I find Palladio’s spirit in the stately shell of the Rolls-Royce’s radiator, which apes a classical portico, in the famous Sussex country house itself, and in a bottle of Château Margaux: this finest of wines is made in a property of Palladian design. You can see it on the label.
Palladio was the finest classical architect of them all, but he was much more than a slavish classicist. He was an imaginative editor of architectural history, a synthesiser of genius, a self-publicist and a building designer who could create divine proportions and serene spaces without neglecting the question of the leaking roof. His buildings are quietly beautiful: a Palladian villa appears to be how the Almighty, in his role as Great Architect of the Universe, wanted things ordered.

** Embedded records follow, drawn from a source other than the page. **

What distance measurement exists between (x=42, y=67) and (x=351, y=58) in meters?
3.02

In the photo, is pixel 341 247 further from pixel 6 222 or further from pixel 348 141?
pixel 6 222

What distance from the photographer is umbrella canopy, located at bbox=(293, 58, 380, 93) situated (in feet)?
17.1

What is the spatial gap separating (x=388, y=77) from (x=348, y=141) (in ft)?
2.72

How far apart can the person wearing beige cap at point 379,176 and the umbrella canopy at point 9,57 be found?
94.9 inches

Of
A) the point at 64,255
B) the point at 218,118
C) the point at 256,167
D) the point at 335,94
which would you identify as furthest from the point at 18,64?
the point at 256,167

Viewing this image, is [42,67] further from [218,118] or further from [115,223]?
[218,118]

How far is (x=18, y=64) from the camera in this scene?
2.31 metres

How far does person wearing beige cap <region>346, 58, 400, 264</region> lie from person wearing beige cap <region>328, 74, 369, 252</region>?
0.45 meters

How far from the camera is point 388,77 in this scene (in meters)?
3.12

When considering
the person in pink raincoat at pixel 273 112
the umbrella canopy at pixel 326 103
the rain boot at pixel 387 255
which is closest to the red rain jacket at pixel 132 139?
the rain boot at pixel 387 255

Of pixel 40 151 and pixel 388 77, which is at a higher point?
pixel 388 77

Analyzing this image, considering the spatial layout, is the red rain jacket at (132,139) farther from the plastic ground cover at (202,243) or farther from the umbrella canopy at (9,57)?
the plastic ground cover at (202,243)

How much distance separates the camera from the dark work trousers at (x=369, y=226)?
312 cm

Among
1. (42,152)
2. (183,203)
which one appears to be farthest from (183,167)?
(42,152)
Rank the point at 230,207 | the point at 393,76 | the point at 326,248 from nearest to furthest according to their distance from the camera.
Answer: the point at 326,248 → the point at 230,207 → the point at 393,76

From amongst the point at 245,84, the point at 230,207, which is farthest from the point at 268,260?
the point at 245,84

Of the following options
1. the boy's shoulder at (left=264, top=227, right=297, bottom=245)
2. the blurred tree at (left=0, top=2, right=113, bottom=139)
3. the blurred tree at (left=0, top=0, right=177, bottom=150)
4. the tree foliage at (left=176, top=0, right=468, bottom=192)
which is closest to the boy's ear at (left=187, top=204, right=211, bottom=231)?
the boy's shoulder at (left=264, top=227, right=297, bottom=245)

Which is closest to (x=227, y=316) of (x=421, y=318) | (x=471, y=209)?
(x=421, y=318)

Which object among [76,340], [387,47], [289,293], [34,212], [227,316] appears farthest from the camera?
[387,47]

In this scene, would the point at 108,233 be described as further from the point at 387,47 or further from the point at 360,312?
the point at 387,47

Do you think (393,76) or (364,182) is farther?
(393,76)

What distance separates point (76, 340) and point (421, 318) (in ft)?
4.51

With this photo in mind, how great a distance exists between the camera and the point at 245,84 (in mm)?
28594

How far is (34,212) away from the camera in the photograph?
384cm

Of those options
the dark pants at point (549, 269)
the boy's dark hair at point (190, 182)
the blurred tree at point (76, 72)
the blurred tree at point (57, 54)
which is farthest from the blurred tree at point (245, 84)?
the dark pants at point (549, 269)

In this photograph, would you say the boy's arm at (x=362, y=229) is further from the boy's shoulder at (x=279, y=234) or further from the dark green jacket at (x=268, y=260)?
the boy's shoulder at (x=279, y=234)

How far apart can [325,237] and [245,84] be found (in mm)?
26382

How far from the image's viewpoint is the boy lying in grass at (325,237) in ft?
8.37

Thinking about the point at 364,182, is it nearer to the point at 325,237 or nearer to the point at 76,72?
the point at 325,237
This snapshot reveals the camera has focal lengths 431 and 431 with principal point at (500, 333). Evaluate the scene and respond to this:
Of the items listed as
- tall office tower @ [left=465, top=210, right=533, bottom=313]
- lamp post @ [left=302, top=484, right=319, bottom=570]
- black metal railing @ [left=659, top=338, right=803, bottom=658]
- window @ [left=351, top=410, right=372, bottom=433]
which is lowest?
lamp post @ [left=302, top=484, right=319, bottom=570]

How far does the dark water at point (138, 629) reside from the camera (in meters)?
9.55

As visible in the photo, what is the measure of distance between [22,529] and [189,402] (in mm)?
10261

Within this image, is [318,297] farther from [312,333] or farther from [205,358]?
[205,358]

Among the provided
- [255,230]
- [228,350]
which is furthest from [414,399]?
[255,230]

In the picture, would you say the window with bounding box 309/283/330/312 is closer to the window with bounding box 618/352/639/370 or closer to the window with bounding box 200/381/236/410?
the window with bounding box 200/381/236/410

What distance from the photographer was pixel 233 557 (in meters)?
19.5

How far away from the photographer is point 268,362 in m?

A new exhibition, whose design by the architects Caruso St John was inspired by Palladian interiors and whose colourways reflect the frescoes of the Villa Caldogno, makes even more ambitious claims about its subject. It says, for example, that Palladio is the only architect to have an entire movement named after him. This is not quite justified. José Benito de Churriguera, for one example, gave his name to the Churrigueresque, the elaborate Hispanic baroque.
And surely nowadays Corbusian and Miesian are as loaded with meaning as a groaning lintel. What is certainly true is that, like Le Corbusier and Mies, Palladio was easy to copy, so spread like an infection. Unlike with Corb and Mies, the copies usually work.